Development of a Feed-in Tariff Program
In accordance with the amendments to the Electricity Act, 1998, the Minister of Energy and Infrastructure may direct the OPA to develop a feed-in tariff program to provide for long-term rates for energy produced by renewable resources, and to establish goals in that program relating to participation by aboriginal peoples and involvement by local community members. As well, the Minister has the ability to direct the OPA to establish goals related to domestic content under the feed-in tariff.
A renewable energy generation facility under any feed-in tariff program may benefit from the new approach to connecting to the transmission and distribution networks, which provides priority access for renewable generation and an obligation on transmitters and distributors to connect such facilities, subject only to technical and economic requirements, or other requirements as may be prescribed by regulation, market rules or codes or orders issued by the Ontario Energy Board. These requirements will play an important role in Ontario as connection capacity is already constrained in certain areas.

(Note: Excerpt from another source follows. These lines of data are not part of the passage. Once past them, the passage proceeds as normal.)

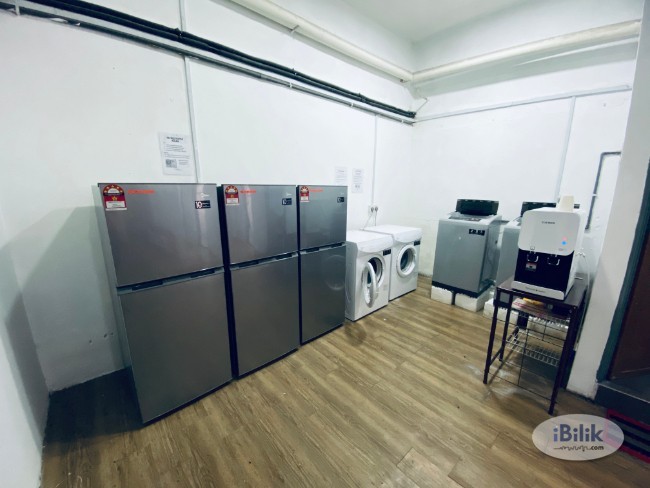 RENT 1 Month Deposit ~ Walking Distance LRT Kelana Jaya Room in SS4 For Rent - Image 2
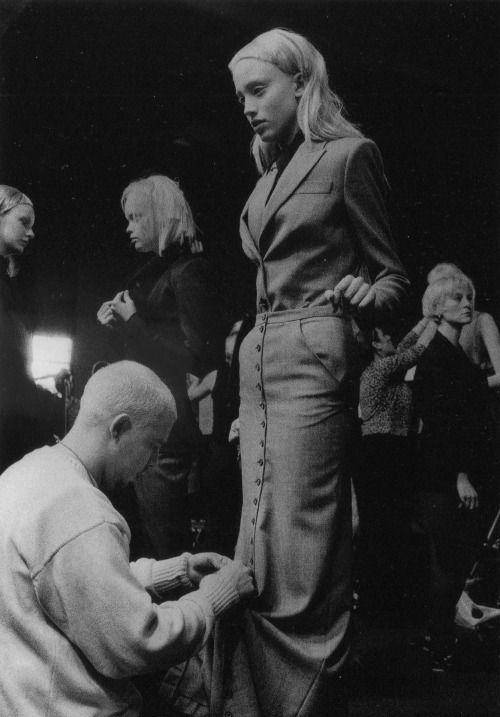 Porn photo shoulderblades:  alexander mcqueen backstage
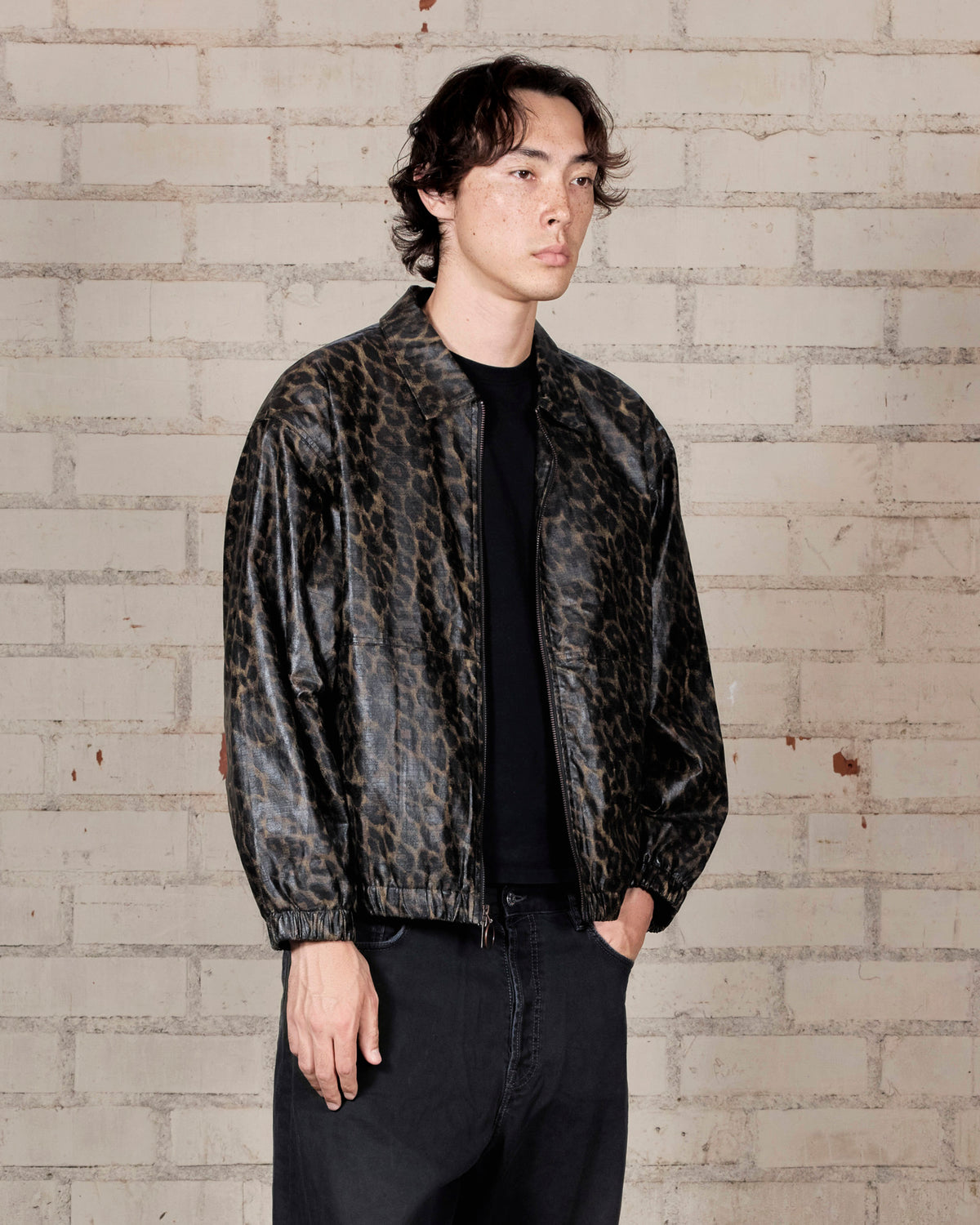 【PLEASURES - プレジャーズ】LEOPARD WAXED JACKET / LEOPARD (ジャケット/レオパード)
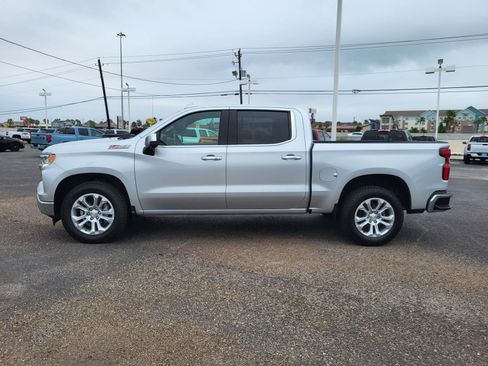 Used 2022 Chevrolet Silverado 1500 LTZ w/ Z71 Off-Road Package AWD/4WD image 2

Conservation and Demand Management
In addition to the programs related to the development of renewable energy resources, Bill 150 makes a number of changes to the framework for conservation and demand management initiatives in the Province. The Conservation Bureau has been eliminated as a separate entity within the OPA, to be replaced in part by expanded objectives for the Ministry of Energy and Infrastructure and the Ontario Energy Board, whose new responsibilities include developing a “smart grid”, as well as new reporting obligations for the Environmental Commissioner under the Environmental Bill of Rights, 1993. In connection with the Ministry’s expanded objectives, there are new powers for it to recover costs incurred in this regard from the electricity rate-base through the Ontario Energy Board.
A Major Change in Ontario’s Regulatory Approach
While a significant number of details relating to the implementation of Bill 150 remain to be set out in regulations, and further legislative amendments are possible, it is clear that this proposed legislation represents a major change in Ontario’s regulatory approach to the development of green energy projects and their connection to the province’s distribution and transmission systems.